Il ne se passe pas une seule journée sans qu’on entende parler dans les médias de pénurie de main-d’œuvre.

À en croire certains commentateurs, le manque de travailleurs et de travailleuses dans le camionnage, dans le commerce de détail, dans les résidences pour personnes âgées, dans l’agriculture, notamment, menace les fondements de notre société.

Ces commentateurs omettent de dire que ce manque de travailleurs prend essentiellement sa source dans les conditions de travail navrantes qu’on retrouve dans plusieurs industries.

HORAIRES IMPRÉVISIBLES
Dans le camionnage, il n’est pas rare que nos routiers doivent travailler 60-70 heures par semaine pour un salaire avoisinant 50 000 $ par année. Outre le stress causé par les heures de conduite sur des routes bouchonnées ou en perpétuelle réparation, les délais de livraison déraisonnables exigés par les donneurs d’ouvrage et les conditions climatiques, les routiers rentrent souvent tard à la maison.

Par conséquent, ils dorment peu et doivent trop souvent s’accommoder d’horaires imprévisibles. En réaction à ces conditions déplorables, les jeunes travailleurs hésitent à faire carrière dans le camionnage et les plus vieux en sortent avant même d’être en âge de prendre leur retraite.

LES « PORTES TOURNANTES »
Du côté des résidences pour aînés, on remarque depuis plusieurs années qu’à part un noyau dur de travailleuses (parce que ce sont essentiellement des femmes qui occupent ces emplois), le phénomène des « portes tournantes » devient de plus en plus apparent dans plusieurs établissements.

Les raisons sont nombreuses : on n’y travaille pas toujours à temps plein, les salaires sont inférieurs de 4 à 6 $ l’heure à ce qui est payé dans le secteur public, et les besoins des aînés sont de plus en plus nombreux.

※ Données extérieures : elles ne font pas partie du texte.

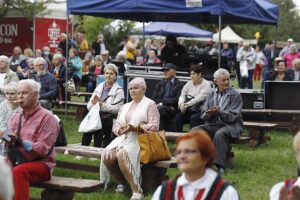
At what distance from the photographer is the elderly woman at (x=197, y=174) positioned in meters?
4.65

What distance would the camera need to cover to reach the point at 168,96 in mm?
11812

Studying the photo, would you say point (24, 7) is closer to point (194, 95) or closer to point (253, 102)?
point (253, 102)

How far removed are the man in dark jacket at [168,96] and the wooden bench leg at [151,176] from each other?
3137mm

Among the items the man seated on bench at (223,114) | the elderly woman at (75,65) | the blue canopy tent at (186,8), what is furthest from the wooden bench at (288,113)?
the elderly woman at (75,65)

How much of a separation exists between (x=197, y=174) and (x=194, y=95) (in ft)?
22.6

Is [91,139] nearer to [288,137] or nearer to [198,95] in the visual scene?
[198,95]

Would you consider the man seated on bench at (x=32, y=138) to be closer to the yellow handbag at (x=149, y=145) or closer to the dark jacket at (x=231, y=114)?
A: the yellow handbag at (x=149, y=145)

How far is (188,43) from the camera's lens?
47.7 meters

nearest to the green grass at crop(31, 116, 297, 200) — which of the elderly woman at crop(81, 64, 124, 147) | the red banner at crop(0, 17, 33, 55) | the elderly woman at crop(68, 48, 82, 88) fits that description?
the elderly woman at crop(81, 64, 124, 147)

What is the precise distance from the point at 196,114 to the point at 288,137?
8.19ft

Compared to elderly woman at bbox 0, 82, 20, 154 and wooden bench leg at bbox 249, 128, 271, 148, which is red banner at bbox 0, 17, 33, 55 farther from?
elderly woman at bbox 0, 82, 20, 154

Pas étonnant que les préposés aux bénéficiaires et les autres salariés de l’industrie rentrent à la maison épuisés, le soir venu, ou se cherchent des emplois ailleurs.

Pourtant, en embauchant un peu plus de main-d’œuvre pour répartir le travail équitablement, en payant des salaires raisonnables et en offrant des conditions générales décentes, les patrons de ces entreprises n’auraient plus à faire face à cette soi-disant pénurie de main-d’œuvre.

De plus, la valeur qu’on accorde à certains métiers contribue au problème.

Si nos camionneurs assurent la livraison de tous les biens qu’on retrouve à la maison et que les salariés dans les résidences pour aînés prennent soin avec dévouement de nos parents et de nos grands-parents, pourquoi sont-ils trop souvent traités comme des travailleurs de seconde zone ?

Bref, y a-t-il réellement une pénurie de main-d’œuvre dans certaines industries ou un manque de volonté de traiter équitablement les travailleurs et les travailleuses ? Il faudra bien, un jour ou l’autre, répondre à cette question avec franchise.